#### Your instructions:
Lines before the one containing "In the image" are left out; copy that line and every later line through the end of the data exactly.

#### Records shown:
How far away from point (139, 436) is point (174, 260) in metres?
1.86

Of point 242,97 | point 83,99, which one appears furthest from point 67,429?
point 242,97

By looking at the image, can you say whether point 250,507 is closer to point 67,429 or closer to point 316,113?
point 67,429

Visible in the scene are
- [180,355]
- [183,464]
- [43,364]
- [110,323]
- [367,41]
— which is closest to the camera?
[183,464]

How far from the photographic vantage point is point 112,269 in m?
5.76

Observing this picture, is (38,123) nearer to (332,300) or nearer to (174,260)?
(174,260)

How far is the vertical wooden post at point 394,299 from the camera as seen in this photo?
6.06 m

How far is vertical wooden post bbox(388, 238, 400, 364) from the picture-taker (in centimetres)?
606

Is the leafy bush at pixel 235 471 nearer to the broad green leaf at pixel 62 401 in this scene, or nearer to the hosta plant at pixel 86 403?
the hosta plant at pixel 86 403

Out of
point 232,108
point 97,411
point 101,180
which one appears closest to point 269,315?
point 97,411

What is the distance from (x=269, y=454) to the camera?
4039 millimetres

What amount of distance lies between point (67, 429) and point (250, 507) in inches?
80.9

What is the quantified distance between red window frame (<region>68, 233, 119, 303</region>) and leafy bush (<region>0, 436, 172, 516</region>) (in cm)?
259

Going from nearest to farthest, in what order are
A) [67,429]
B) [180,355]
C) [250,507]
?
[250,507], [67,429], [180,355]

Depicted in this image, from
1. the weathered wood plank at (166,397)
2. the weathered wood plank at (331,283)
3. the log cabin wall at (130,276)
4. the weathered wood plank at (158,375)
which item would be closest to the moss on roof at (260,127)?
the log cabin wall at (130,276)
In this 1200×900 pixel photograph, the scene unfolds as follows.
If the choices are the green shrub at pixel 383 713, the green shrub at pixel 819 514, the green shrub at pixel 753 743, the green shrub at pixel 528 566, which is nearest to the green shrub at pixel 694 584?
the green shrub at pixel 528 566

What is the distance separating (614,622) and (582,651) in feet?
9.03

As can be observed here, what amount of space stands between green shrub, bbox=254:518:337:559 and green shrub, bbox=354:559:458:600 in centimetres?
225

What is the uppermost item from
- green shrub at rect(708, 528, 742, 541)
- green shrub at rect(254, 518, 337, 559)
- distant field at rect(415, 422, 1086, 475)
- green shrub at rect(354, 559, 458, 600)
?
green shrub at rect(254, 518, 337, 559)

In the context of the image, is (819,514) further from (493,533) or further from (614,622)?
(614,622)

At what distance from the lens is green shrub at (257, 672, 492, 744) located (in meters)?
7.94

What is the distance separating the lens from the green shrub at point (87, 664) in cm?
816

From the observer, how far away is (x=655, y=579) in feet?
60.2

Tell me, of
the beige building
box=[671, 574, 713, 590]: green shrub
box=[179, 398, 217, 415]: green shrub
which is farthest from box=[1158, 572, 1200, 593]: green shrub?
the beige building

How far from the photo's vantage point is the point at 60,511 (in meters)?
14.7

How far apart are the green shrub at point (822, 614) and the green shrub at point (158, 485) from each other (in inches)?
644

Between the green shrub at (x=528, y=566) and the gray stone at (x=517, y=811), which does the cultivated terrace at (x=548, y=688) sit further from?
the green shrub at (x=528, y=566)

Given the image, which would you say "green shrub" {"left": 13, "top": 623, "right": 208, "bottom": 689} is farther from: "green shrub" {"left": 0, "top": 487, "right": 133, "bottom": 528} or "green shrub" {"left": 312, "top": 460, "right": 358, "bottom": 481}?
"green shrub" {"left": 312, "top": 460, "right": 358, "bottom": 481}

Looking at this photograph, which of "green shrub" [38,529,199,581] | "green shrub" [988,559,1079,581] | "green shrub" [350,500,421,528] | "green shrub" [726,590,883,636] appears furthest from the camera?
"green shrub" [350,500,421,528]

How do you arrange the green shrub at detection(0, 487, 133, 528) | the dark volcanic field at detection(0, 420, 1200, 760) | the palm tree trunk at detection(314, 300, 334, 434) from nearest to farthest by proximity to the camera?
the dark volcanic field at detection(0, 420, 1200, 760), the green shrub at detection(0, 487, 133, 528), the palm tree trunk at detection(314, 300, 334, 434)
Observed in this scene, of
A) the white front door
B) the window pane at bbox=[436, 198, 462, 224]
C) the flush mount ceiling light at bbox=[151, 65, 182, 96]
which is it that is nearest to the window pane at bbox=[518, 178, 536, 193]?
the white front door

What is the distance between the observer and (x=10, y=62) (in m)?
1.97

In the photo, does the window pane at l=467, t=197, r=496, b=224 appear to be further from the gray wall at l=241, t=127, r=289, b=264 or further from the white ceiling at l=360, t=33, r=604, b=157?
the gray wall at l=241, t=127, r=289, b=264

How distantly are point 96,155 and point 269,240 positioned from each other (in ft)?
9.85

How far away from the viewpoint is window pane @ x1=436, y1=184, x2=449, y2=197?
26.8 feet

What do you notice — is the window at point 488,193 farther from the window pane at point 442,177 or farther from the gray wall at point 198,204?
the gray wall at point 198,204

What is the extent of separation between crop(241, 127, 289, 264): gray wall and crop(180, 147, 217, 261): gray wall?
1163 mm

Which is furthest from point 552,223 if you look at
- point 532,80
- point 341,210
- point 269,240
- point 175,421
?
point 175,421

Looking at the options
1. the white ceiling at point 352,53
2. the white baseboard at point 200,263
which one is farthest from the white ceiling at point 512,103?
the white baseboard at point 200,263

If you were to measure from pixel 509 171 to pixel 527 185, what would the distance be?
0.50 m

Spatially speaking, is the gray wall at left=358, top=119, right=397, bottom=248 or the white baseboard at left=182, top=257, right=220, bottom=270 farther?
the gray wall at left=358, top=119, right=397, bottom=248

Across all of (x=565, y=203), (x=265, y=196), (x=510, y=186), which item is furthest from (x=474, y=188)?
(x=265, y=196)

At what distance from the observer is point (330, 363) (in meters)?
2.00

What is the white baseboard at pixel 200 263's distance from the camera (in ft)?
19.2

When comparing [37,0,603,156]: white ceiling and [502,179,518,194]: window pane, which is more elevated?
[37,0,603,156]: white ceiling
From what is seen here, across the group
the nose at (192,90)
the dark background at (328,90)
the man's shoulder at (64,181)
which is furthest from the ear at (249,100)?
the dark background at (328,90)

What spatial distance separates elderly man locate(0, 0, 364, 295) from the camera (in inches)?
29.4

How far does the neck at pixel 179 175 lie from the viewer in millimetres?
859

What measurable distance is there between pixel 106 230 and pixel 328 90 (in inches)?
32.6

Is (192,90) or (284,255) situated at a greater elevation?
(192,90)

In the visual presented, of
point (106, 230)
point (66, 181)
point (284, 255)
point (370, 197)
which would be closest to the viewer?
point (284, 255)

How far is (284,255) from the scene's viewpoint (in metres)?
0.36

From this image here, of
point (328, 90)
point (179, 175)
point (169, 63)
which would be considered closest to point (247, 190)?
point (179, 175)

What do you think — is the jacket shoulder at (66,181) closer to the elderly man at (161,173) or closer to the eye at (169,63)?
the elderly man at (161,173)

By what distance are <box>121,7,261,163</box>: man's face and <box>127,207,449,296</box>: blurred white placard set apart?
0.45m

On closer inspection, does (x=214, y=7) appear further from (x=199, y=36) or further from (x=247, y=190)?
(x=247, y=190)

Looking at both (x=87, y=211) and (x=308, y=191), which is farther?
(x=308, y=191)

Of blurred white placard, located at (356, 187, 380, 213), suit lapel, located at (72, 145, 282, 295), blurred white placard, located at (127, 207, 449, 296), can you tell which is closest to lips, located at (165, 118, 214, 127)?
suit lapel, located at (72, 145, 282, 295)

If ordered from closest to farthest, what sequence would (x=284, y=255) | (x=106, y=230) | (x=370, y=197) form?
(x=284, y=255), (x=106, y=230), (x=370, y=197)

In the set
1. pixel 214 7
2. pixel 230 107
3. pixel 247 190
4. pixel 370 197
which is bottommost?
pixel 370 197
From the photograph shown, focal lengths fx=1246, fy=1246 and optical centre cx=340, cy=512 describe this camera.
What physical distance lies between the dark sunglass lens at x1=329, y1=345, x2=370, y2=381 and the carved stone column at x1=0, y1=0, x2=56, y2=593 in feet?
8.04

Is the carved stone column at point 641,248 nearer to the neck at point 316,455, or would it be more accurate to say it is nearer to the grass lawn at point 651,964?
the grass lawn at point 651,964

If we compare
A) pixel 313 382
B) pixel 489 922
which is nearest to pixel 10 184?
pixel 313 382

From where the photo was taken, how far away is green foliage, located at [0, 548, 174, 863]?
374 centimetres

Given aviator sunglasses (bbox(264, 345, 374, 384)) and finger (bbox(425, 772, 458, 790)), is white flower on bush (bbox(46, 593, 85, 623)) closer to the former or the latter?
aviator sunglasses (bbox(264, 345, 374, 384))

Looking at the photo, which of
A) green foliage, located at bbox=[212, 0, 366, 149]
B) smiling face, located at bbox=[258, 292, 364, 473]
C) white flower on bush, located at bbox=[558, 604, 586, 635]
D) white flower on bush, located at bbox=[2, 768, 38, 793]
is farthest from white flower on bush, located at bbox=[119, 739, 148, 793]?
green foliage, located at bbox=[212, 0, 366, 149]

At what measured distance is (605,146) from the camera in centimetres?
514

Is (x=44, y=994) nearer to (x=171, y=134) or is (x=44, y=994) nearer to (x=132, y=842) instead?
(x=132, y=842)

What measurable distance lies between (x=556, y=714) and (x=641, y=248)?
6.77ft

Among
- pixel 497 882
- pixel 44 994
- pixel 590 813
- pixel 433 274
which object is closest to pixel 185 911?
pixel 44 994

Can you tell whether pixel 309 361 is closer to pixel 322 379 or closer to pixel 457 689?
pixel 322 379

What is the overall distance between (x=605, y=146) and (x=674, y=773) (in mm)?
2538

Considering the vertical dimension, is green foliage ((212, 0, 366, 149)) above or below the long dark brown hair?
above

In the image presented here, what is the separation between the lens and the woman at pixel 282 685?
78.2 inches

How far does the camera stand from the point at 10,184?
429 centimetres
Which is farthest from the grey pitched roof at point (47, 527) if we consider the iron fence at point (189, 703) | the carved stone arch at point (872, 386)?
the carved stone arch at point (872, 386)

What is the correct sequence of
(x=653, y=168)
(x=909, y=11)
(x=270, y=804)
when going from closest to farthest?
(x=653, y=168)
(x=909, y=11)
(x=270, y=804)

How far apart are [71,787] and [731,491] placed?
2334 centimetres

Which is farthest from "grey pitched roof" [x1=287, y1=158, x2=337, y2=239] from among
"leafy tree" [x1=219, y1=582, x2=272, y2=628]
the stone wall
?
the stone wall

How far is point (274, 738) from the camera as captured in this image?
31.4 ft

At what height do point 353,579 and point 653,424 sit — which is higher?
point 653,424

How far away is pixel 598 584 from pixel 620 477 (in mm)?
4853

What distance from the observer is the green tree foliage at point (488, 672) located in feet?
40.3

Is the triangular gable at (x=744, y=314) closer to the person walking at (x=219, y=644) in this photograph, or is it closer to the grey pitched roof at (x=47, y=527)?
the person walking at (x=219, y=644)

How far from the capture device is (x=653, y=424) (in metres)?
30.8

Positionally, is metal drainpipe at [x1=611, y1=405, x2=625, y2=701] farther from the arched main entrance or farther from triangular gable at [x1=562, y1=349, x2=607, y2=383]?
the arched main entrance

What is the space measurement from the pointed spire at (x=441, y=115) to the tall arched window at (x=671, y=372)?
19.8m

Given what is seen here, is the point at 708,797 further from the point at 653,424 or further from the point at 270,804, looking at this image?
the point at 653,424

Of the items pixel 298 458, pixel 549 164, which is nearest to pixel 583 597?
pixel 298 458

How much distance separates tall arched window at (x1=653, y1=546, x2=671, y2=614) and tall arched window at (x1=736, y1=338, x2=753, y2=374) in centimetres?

#### Reply:
In the image presented here, what is the separation between the lens and the woman at pixel 282 685?
78.2 inches

How far does the camera stand from the point at 10,184?
429 centimetres
Which is farthest from the grey pitched roof at point (47, 527) if we consider the iron fence at point (189, 703) | the carved stone arch at point (872, 386)?
the carved stone arch at point (872, 386)

What is the correct sequence of
(x=653, y=168)
(x=909, y=11)
(x=270, y=804)
when going from closest to farthest?
(x=653, y=168)
(x=909, y=11)
(x=270, y=804)

How far apart are [71,787] and [731,491] placed?
2334 centimetres

Which is farthest from "grey pitched roof" [x1=287, y1=158, x2=337, y2=239] from among
"leafy tree" [x1=219, y1=582, x2=272, y2=628]
the stone wall
?
the stone wall

How far is point (274, 738) from the camera as captured in this image?
31.4 ft

At what height do point 353,579 and point 653,424 sit — which is higher?
point 653,424

How far away is pixel 598 584 from pixel 620 477 (in mm)?
4853

What distance from the observer is the green tree foliage at point (488, 672) located in feet?
40.3

Is the triangular gable at (x=744, y=314) closer to the person walking at (x=219, y=644) in this photograph, or is it closer to the grey pitched roof at (x=47, y=527)?
the person walking at (x=219, y=644)

How far from the capture device is (x=653, y=424) (in metres)?
30.8

Positionally, is metal drainpipe at [x1=611, y1=405, x2=625, y2=701] farther from the arched main entrance or farther from triangular gable at [x1=562, y1=349, x2=607, y2=383]?
the arched main entrance

What is the space measurement from the pointed spire at (x=441, y=115) to the tall arched window at (x=671, y=372)?
19.8m

Given what is seen here, is the point at 708,797 further from the point at 653,424 or further from the point at 270,804, looking at this image?
the point at 653,424

Of the items pixel 298 458, pixel 549 164, which is nearest to pixel 583 597?
pixel 298 458

How much distance separates tall arched window at (x1=653, y1=546, x2=671, y2=614) and tall arched window at (x1=736, y1=338, x2=753, y2=374) in centimetres?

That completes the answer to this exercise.